# Greetings from Germany



## Chris Wagner (Aug 31, 2018)

Hello!

My name is Christoph, I’m from Germany and I love soundtracks, trailer music, classical music and some genres of EDM.

Some of my favourite composers are John Williams, John Powell, David Arnold, Chopin and Rachmaninov.

A couple of years ago I got interested in producing music. I bought Cubase 6.5, some soft synths like Sylenth1 and Spire and started to play around. A year later I got Komplete 9, Hollywood Brass Gold and 8Dio Adagietto. So I started to fiddle around with orchestral libraries. Nothing serious.

This year I decided to take it a step further. With just a rudimentary knowledge of music theory - I learned to play soprano/alto recorder and the piano as a child but unfortunately I haven’t played any instruments for the last 20 years - I felt very limited and therefore I started to learn music theory recently. Let’s see if I’ll reach my goal of composing my own orchestral music in the not too far future .

I’ve been reading this forum for quite some time. Great place.

Looking forward to having a good time here.


----------



## Jaap (Oct 1, 2018)

Required action A ▸
In the greetings thread, which two orchestral libraries did Christoph get along with Komplete 9?
Required action B ▸
Pick up the greetings thread where it stops and write what comes next.

Data excerpts ▸
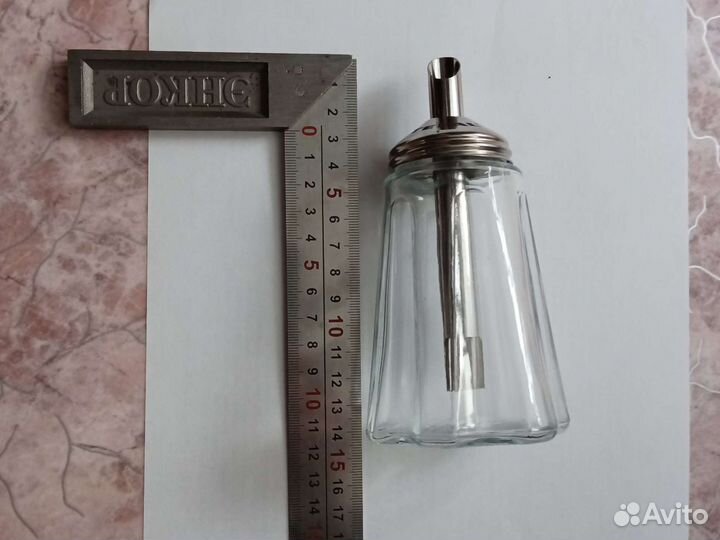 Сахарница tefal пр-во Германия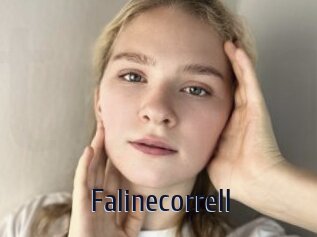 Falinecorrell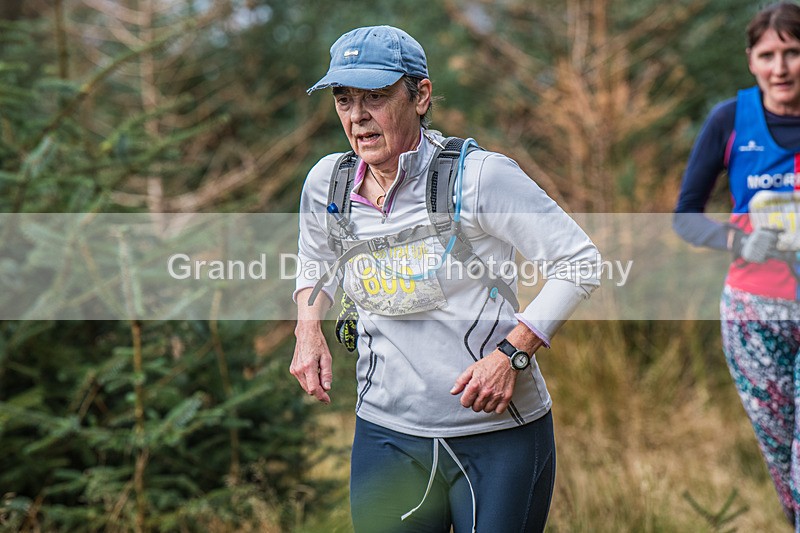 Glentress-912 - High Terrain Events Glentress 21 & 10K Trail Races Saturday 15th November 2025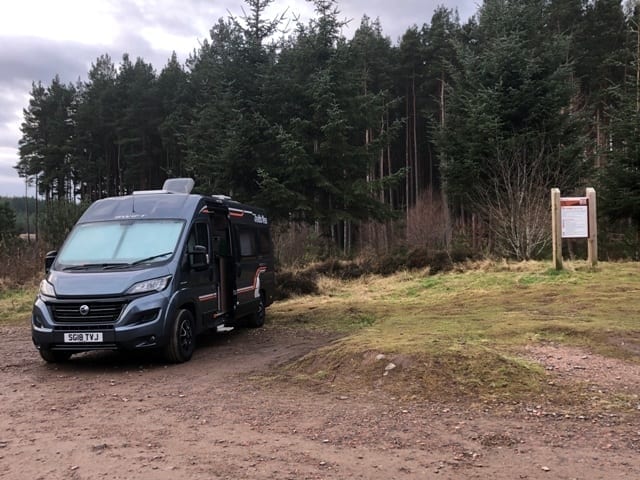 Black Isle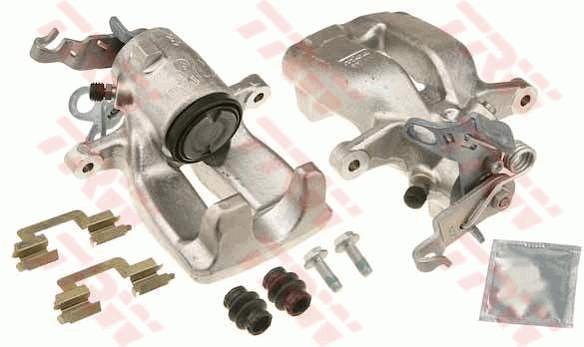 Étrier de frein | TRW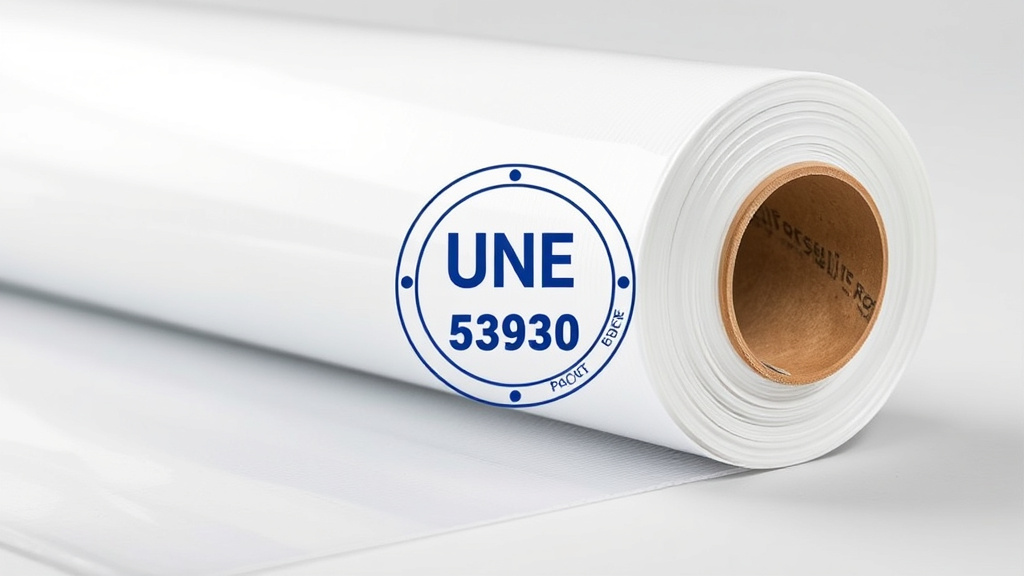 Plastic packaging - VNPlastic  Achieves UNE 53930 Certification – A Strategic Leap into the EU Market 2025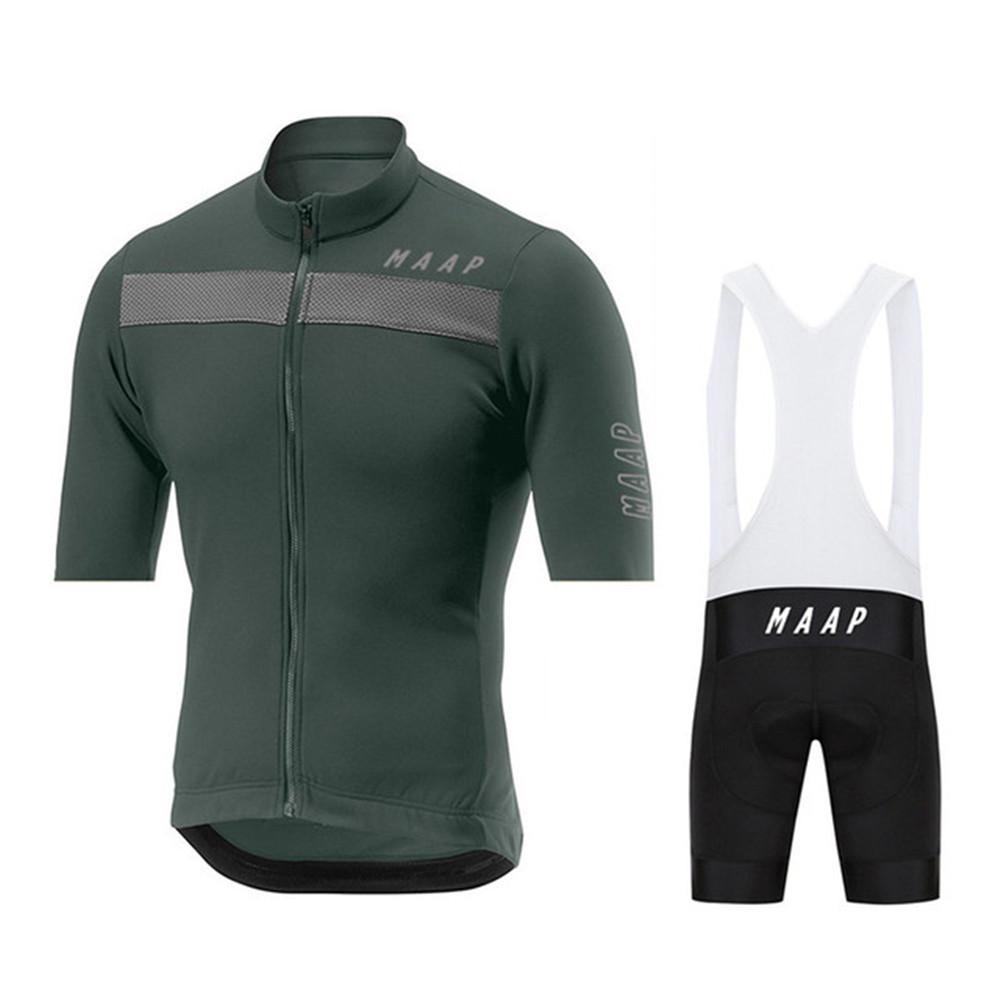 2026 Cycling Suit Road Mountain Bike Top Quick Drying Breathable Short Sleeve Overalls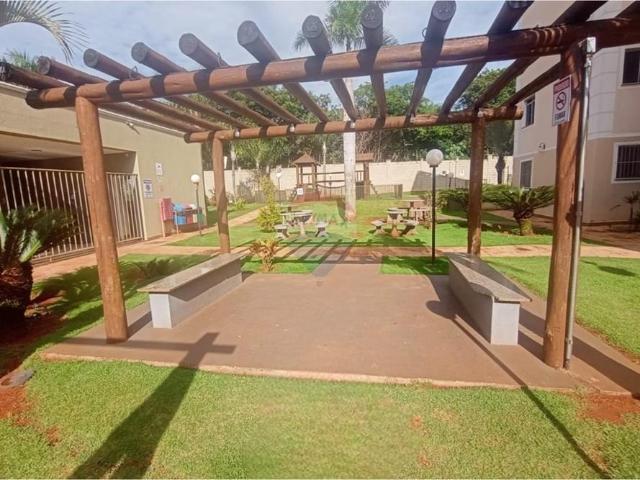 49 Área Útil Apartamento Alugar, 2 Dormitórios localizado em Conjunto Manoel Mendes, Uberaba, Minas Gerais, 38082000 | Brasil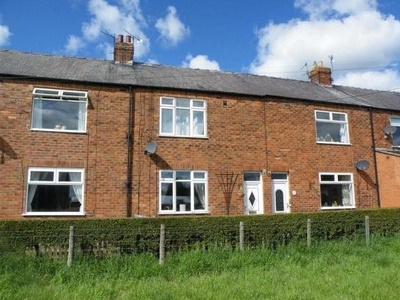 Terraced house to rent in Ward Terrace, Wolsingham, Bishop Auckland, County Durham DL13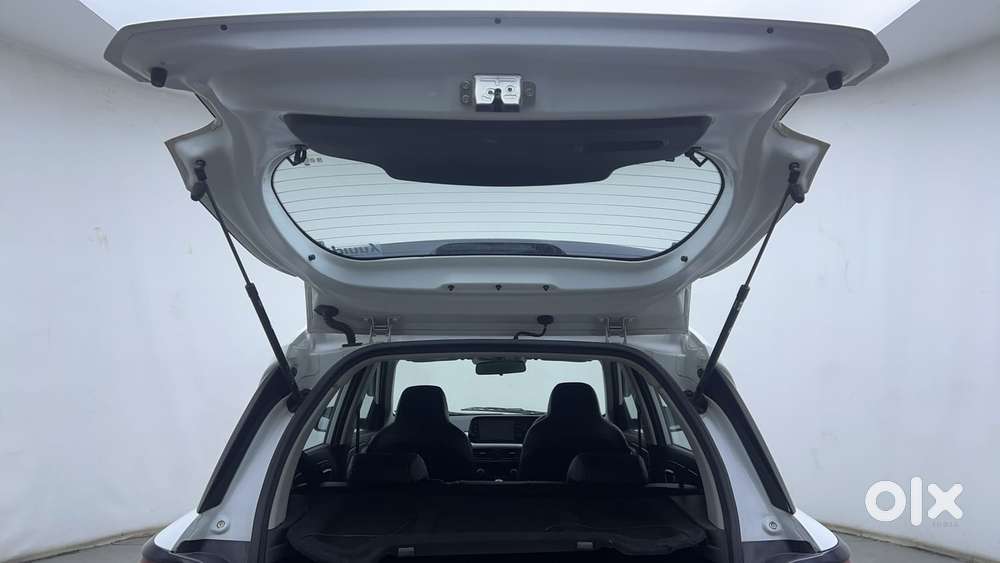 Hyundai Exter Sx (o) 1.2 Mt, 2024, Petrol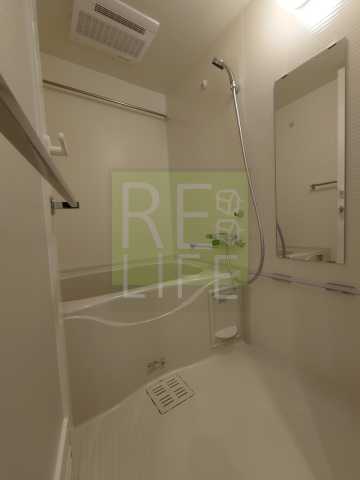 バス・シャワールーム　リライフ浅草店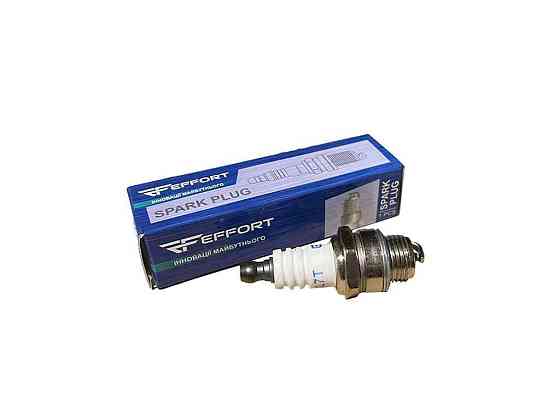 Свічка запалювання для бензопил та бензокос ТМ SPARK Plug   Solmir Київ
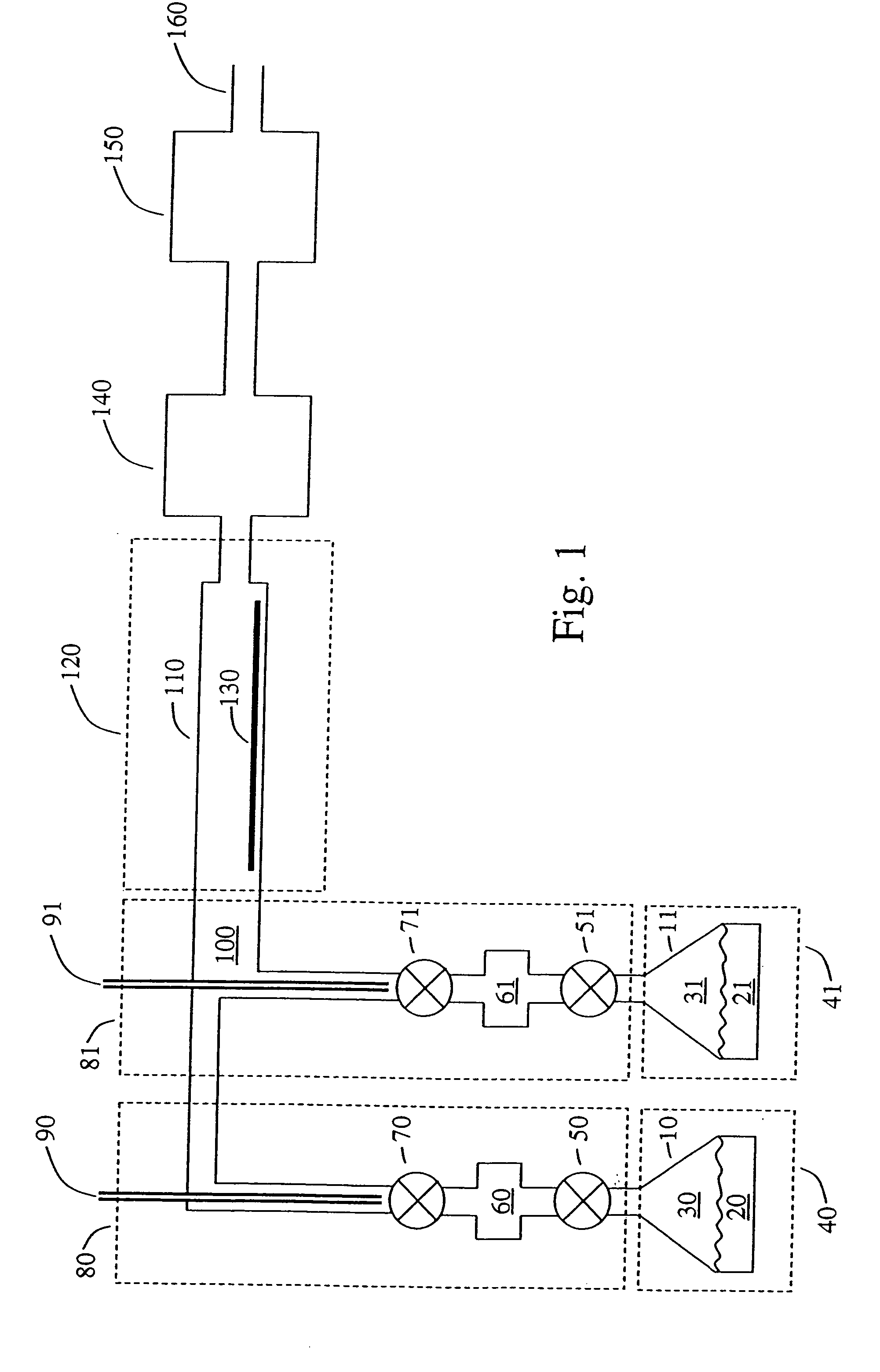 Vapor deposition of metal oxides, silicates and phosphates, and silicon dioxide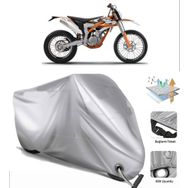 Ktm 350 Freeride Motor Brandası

Answer space A ▸
Hollywood Brass Gold and 8Dio Adagietto.

Answer space B ▸
Welcome Chris  nice taste of music you have and you came certainly to the right place here!


----------



## MartinH. (Oct 1, 2018)

Chris Wagner said:


> John Williams [...] Let’s see if I’ll reach my goal of composing my own orchestral music in the not too far future .



Check this channel out and welcome to the forum: 
https://www.youtube.com/user/MikeVerta/videos


----------



## Chris Wagner (Oct 3, 2018)

Jaap said:


> Welcome Chris  nice taste of music you have and you came certainly to the right place here!


Thank you, Jaap.



MartinH. said:


> Check this channel out and welcome to the forum:
> https://www.youtube.com/user/MikeVerta/videos


Hey Martin. I'll do so. Thanks.


----------



## dog1978 (Oct 4, 2018)

Hi Chris,

I am from germany, too 

Gruß Tim


----------



## stonzthro (Oct 4, 2018)

Welcome to VI-C, Chris!


----------



## Wolf68 (Oct 8, 2018)

Hello Chris, welcome to the Forum.
I appreciate your favorite's Composer list!


----------



## Chris Wagner (Oct 10, 2018)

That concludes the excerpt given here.